→ **Compiti da svolgere**
1 - Stabilisci se ciascuna affermazione concorda con il brano sui bambini soldato, rispondendo sì o no e citando alla lettera le parole del brano che lo decidono. (a) Gli ultimi dati consolidati sul numero di questi bambini risalgono al 2019. (b) Il fenomeno resta drammatico soprattutto in Asia. (c) Lo Yemen è tra i Paesi più interessati.
2 - Scrivi il seguito del brano sui bambini soldato, partendo subito dopo l'elenco dei Paesi più interessati.

→ **Sezione del documento**
#####

Il loro numero è stimato in 250 mila

Post n°3529 pubblicato il 12 Febbraio 2021 da namy0000
 

2021, Avvenire 11 febbraio.

Un esercito di bambini continua a combattere nel mondo

Il loro numero è stimato in 250mila. Vittime di rapimenti e abusi sessuali e costretti a imbracciare le armi da guerriglie o reclutati da eserciti. Il fenomeno resta drammatico soprattutto in Africa

Ogni anno, il 12 febbraio ci si ricorda di loro. Nascosti alle cronache, ai media, alla gente. Tanti bambini non vanno a scuola e non giocano, ma sono costretti a combattere nelle guerre senza fine, rapiti da scuole e villaggi. Il 12 febbraio le Nazioni Unite li ricordano, denunciano il fenomeno, tentato di smuovere le coscienze. Nel 2019 – gli ultimi dati disponibili “consolidati” risalgono infatti a due anni fa – il loro numero era stimato in 250mila. Minori utilizzati, secondo il rapporto del Segretario generale dell'Onu, da decine fra guerriglie ed eserciti regolari in ogni parte del mondo. I Paesi più interessati sono stati: Afghanistan, Colombia, Repubblica democratica del Congo, Repubblica Centrafricana, Iraq, Mali, Sudan, Sudan del Sud, Somalia, Siria, Yemen, Myanmar, Nigeria, Filippine.

#####

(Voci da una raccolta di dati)
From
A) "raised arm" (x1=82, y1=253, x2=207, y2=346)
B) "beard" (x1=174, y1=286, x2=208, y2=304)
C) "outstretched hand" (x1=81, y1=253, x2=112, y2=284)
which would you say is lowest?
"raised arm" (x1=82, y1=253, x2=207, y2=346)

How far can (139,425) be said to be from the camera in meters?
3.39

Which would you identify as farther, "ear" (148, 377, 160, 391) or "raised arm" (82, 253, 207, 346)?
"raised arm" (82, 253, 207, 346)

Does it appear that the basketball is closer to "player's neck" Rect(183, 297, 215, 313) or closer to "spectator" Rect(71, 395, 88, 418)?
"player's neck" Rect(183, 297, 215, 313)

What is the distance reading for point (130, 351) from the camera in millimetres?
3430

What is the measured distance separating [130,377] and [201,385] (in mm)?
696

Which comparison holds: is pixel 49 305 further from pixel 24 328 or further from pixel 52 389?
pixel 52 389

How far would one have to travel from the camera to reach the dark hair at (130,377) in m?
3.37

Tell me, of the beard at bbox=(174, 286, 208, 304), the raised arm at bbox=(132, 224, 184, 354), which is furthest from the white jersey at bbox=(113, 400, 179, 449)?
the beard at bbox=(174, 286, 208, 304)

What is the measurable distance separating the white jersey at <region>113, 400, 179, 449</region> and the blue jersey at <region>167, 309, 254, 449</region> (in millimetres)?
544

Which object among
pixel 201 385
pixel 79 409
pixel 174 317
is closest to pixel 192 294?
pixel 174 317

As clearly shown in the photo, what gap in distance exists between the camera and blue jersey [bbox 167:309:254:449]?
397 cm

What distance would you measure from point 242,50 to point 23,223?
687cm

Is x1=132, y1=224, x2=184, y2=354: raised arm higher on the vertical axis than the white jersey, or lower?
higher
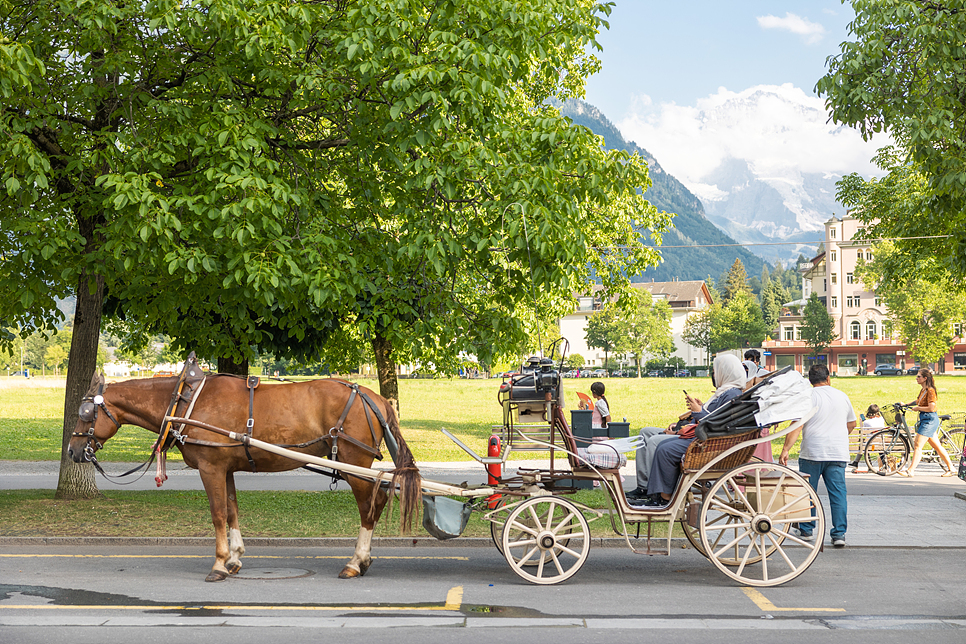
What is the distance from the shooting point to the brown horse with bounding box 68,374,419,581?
8.25 meters

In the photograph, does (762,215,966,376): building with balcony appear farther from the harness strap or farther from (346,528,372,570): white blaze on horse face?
the harness strap

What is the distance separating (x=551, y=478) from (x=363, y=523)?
6.07 ft

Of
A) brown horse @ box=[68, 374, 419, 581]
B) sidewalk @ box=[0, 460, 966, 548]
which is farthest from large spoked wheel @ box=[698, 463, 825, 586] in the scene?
brown horse @ box=[68, 374, 419, 581]

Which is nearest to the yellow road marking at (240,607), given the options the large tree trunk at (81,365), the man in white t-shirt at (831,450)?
the man in white t-shirt at (831,450)

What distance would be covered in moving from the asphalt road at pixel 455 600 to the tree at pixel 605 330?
10382 cm

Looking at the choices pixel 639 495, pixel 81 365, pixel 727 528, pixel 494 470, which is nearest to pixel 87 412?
pixel 494 470

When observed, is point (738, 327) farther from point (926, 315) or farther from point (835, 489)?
point (835, 489)

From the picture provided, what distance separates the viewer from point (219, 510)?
27.0 ft

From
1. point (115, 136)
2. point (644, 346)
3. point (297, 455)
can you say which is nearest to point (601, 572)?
point (297, 455)

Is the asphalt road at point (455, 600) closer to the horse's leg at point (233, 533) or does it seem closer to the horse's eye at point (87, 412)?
the horse's leg at point (233, 533)

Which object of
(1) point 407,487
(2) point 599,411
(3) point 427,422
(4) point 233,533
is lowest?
(3) point 427,422

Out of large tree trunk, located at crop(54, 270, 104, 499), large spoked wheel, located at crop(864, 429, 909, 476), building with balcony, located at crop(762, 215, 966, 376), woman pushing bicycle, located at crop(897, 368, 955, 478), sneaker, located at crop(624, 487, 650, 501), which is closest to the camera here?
sneaker, located at crop(624, 487, 650, 501)

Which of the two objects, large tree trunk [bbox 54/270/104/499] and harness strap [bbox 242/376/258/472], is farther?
large tree trunk [bbox 54/270/104/499]

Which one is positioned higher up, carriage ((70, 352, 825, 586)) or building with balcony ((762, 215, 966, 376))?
building with balcony ((762, 215, 966, 376))
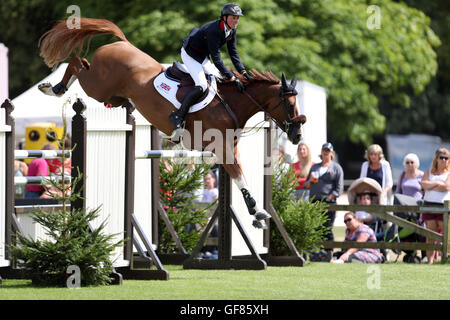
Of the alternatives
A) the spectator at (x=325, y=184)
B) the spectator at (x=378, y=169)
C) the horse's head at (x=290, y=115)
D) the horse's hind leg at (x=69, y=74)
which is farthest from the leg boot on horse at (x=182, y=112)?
the spectator at (x=378, y=169)

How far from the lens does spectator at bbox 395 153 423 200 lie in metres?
13.0

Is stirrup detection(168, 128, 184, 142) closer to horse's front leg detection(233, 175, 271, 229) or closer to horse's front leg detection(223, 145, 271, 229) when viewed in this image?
horse's front leg detection(223, 145, 271, 229)

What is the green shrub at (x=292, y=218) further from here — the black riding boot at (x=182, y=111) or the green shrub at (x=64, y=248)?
the green shrub at (x=64, y=248)

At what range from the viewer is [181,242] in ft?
36.3

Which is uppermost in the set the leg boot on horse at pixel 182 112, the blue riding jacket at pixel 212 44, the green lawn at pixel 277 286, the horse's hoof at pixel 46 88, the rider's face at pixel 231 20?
the rider's face at pixel 231 20

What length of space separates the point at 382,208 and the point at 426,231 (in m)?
0.65

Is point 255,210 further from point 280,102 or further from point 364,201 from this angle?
point 364,201

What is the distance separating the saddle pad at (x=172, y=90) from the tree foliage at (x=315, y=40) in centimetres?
1195

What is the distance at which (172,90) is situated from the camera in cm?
894

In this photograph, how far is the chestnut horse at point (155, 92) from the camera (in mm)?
8938

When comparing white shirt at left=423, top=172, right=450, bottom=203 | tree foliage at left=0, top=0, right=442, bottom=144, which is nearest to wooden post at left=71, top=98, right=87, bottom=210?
Result: white shirt at left=423, top=172, right=450, bottom=203

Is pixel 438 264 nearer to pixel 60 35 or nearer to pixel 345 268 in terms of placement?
pixel 345 268

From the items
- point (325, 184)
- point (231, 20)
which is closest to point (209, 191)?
point (325, 184)
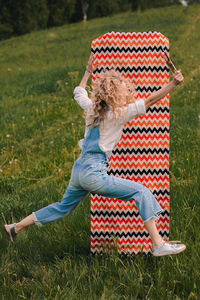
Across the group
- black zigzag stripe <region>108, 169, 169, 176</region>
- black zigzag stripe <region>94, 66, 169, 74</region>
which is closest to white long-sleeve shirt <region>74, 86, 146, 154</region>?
black zigzag stripe <region>108, 169, 169, 176</region>

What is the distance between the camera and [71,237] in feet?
12.9

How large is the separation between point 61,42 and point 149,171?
17.7 metres

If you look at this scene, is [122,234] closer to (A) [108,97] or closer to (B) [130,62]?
(A) [108,97]

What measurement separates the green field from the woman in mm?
297

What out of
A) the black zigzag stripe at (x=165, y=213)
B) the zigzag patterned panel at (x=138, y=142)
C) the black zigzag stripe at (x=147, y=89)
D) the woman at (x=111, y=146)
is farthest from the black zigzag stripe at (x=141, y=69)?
the black zigzag stripe at (x=165, y=213)

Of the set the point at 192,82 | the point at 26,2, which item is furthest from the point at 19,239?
the point at 26,2

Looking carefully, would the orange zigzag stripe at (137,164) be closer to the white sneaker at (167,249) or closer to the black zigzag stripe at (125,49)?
the white sneaker at (167,249)

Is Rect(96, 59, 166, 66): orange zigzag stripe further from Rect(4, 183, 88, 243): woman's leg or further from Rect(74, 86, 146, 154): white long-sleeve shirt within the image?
Rect(4, 183, 88, 243): woman's leg

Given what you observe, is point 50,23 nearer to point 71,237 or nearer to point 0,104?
point 0,104

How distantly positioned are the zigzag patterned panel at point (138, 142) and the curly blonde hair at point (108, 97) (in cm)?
30

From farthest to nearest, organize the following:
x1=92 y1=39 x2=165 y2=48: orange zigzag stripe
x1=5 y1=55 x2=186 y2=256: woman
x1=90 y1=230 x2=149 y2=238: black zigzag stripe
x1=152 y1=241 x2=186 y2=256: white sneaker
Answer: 1. x1=90 y1=230 x2=149 y2=238: black zigzag stripe
2. x1=92 y1=39 x2=165 y2=48: orange zigzag stripe
3. x1=5 y1=55 x2=186 y2=256: woman
4. x1=152 y1=241 x2=186 y2=256: white sneaker

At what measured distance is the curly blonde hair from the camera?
124 inches

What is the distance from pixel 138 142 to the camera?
11.8 ft

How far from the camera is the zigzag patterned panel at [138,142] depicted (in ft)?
11.7
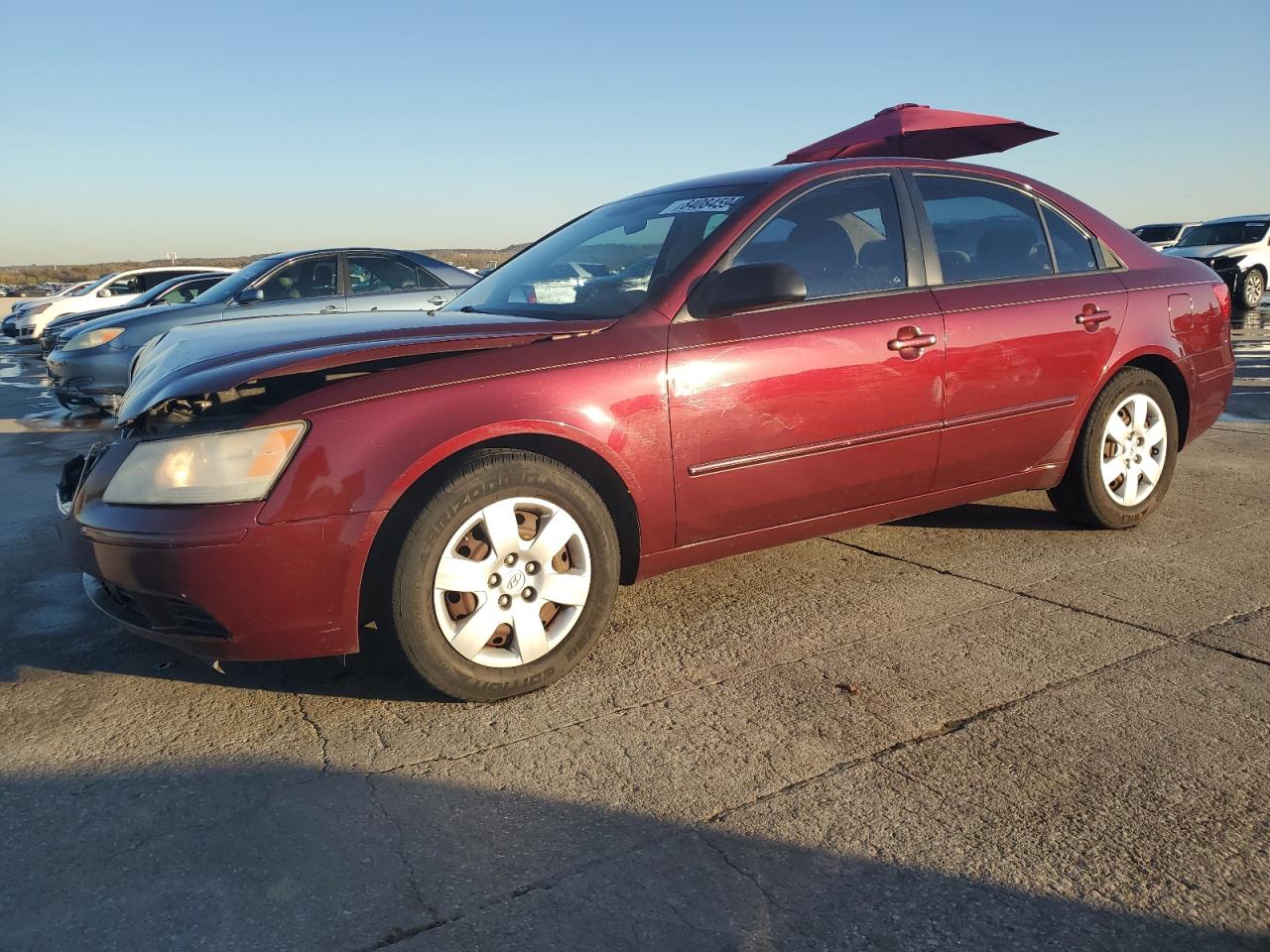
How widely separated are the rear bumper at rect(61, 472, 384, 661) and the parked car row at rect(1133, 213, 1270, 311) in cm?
1978

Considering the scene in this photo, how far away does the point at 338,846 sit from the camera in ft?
7.57

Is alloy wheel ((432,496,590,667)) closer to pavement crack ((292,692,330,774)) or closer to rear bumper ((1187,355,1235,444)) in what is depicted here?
pavement crack ((292,692,330,774))

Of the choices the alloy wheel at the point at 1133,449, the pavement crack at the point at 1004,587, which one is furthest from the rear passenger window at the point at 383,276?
the alloy wheel at the point at 1133,449

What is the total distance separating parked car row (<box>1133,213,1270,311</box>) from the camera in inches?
776

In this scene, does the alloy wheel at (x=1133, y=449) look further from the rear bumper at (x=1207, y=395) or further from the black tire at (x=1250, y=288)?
the black tire at (x=1250, y=288)

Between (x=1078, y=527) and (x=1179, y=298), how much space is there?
1.13m

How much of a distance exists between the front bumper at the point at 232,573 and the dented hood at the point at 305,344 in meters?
0.31

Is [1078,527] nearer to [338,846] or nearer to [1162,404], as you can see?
[1162,404]

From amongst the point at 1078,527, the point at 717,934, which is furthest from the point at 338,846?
the point at 1078,527

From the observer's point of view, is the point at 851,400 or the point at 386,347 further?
the point at 851,400

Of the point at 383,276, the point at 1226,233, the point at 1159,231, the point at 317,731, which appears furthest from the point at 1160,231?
the point at 317,731

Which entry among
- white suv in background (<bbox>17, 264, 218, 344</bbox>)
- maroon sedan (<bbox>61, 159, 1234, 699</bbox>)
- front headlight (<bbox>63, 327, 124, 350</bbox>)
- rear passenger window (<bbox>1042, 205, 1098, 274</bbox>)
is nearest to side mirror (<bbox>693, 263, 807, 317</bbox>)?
maroon sedan (<bbox>61, 159, 1234, 699</bbox>)

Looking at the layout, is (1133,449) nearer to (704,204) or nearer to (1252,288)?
(704,204)

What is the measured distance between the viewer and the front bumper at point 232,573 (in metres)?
2.74
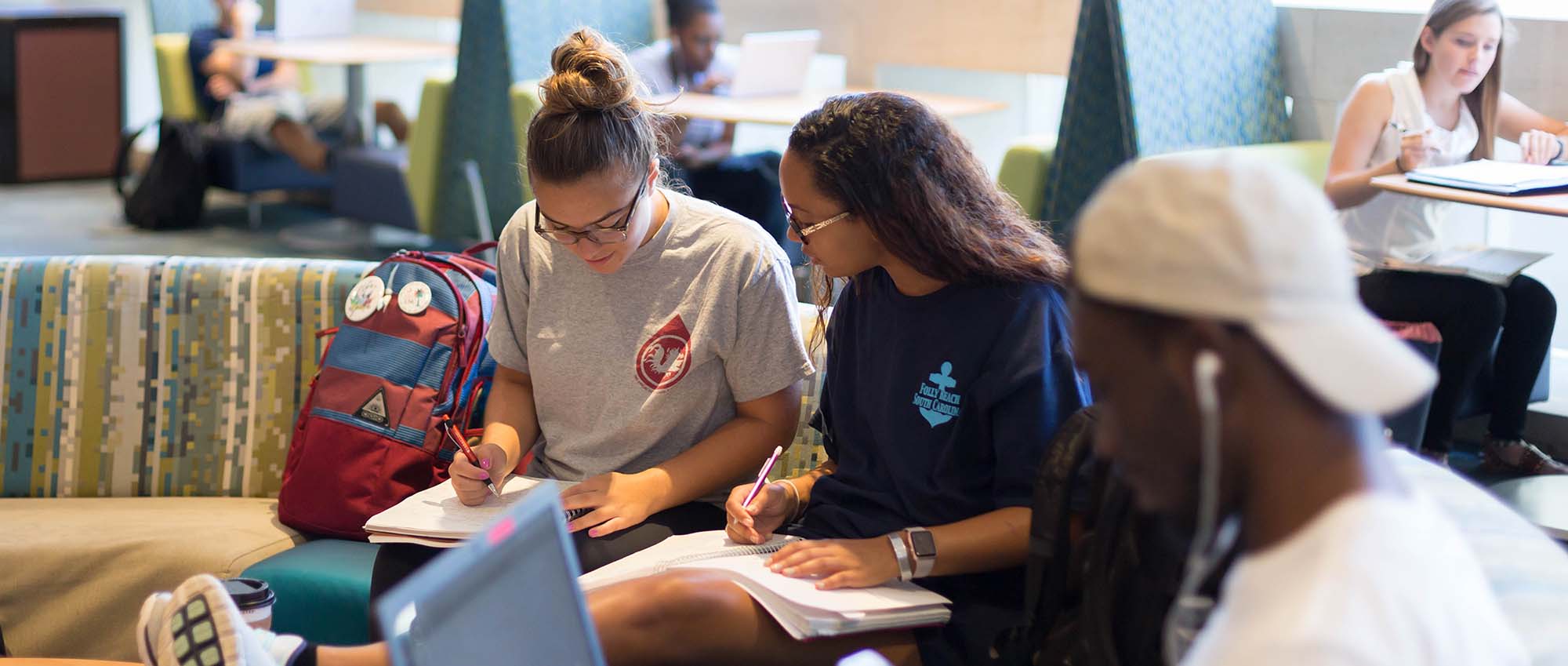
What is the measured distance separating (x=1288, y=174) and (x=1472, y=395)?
2.72 metres

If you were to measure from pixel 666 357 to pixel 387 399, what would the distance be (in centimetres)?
46

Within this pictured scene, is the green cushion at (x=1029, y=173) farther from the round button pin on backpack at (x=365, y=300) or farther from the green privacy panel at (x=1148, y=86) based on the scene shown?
the round button pin on backpack at (x=365, y=300)

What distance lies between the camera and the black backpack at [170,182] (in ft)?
20.4

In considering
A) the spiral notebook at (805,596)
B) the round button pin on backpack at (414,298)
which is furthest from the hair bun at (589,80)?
the spiral notebook at (805,596)

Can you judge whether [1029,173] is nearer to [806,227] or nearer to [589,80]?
[589,80]

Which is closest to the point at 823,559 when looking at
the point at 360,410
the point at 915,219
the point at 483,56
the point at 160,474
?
the point at 915,219

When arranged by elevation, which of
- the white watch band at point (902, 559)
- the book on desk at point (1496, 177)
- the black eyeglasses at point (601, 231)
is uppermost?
the book on desk at point (1496, 177)

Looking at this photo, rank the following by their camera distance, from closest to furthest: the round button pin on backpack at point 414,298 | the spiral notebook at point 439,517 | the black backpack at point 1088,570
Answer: the black backpack at point 1088,570
the spiral notebook at point 439,517
the round button pin on backpack at point 414,298

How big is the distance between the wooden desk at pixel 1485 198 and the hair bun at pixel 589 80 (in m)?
1.79

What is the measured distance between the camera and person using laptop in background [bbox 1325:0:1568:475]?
3137 mm

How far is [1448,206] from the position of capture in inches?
134

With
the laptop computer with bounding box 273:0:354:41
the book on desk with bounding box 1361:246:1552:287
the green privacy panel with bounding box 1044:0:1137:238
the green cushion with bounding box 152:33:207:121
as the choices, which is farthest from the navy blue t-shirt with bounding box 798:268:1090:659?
the green cushion with bounding box 152:33:207:121

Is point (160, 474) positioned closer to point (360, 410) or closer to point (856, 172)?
point (360, 410)

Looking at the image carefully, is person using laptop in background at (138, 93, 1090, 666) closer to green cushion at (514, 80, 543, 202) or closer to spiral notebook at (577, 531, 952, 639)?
spiral notebook at (577, 531, 952, 639)
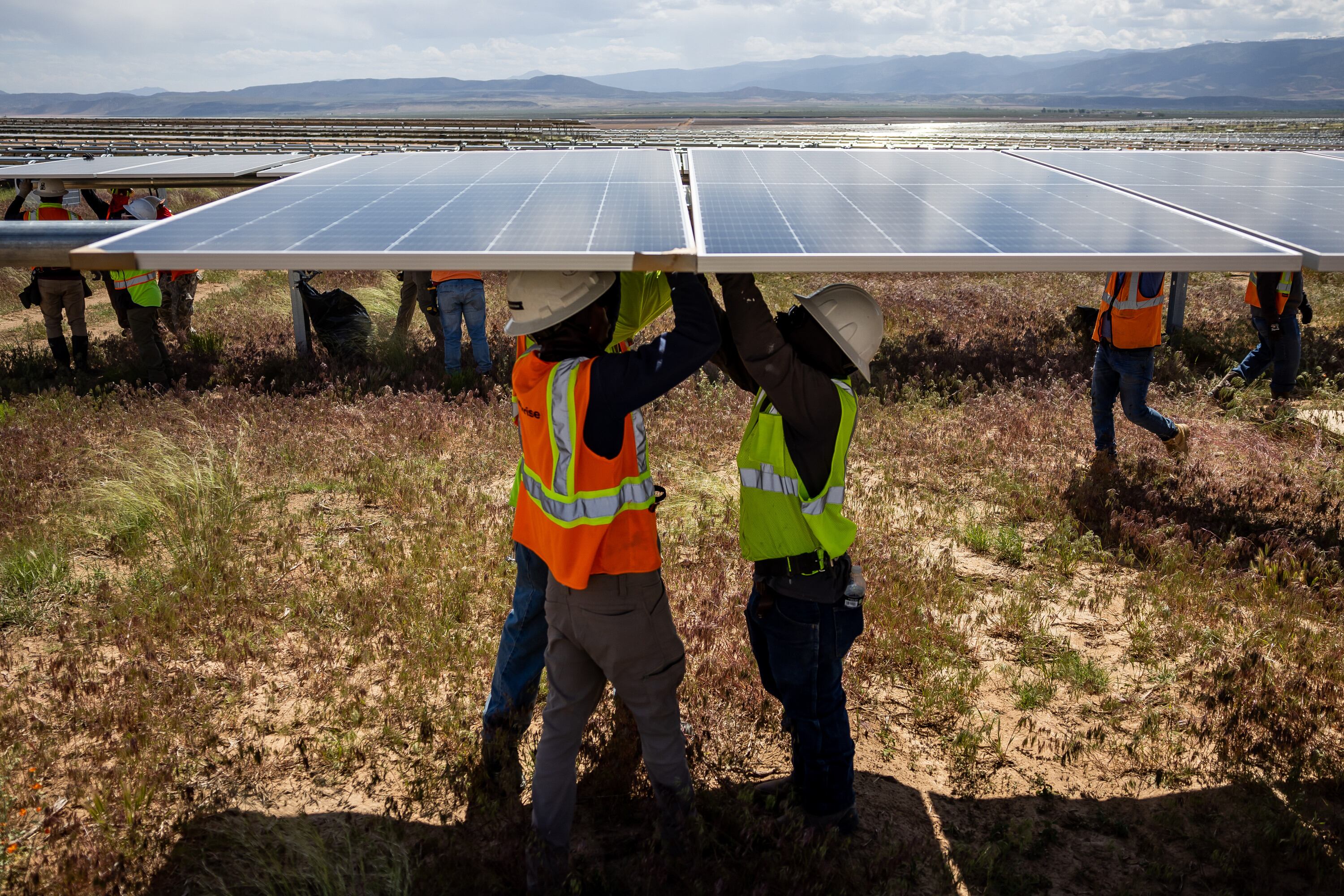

#####

→ **Compiti risolti**
1 -
(a) Sì: "Nel 2019 – gli ultimi dati disponibili “consolidati” risalgono infatti a due anni fa".
(b) No: "Il fenomeno resta drammatico soprattutto in Africa".
(c) Sì: "I Paesi più interessati sono stati: Afghanistan, Colombia, Repubblica democratica del Congo, Repubblica Centrafricana, Iraq, Mali, Sudan, Sudan del Sud, Somalia, Siria, Yemen, Myanmar, Nigeria, Filippine".

2 -
La Somalia, secondo le Nazioni Unite, nel 2019 è fra i Paesi più coinvolti con 1.500 ragazzini, per lo più rapiti da al-Shabaab. Ma anche esercito e polizia, li hanno utilizzati in quasi 200 casi. Nella Repubblica democratica del Congo (Rdc) oltre 2.500 minori sono stati reclutati dal 2008 e utilizzati fino al loro rilascio, nel 2019, da decine di guerriglie. L'aberrante fenomeno interessa anche il Sahel, nella Repubblica Centrafricana l'Onu ha accertato almeno 200 nuovi casi di minorenni utilizzati come soldati e altrettanti nel Mali. Il compito di questi piccoli non è “solo” di combattere, ma anche di svolgere altri ruoli:cuochi, facchini, messaggeri. Le ragazzine, invece, sono destinate da Boko Haram in Nigeria, ad attentati suicidi e sono costrette a fare le “schiave sessuali”. Le violenze sessuali, purtroppo, sono ampiamente usate, dalle guerriglie e dagli eserciti, nel Congo, Somalia, Repubblica Centrafricana, Somalia, Sudan e Sud Sudan.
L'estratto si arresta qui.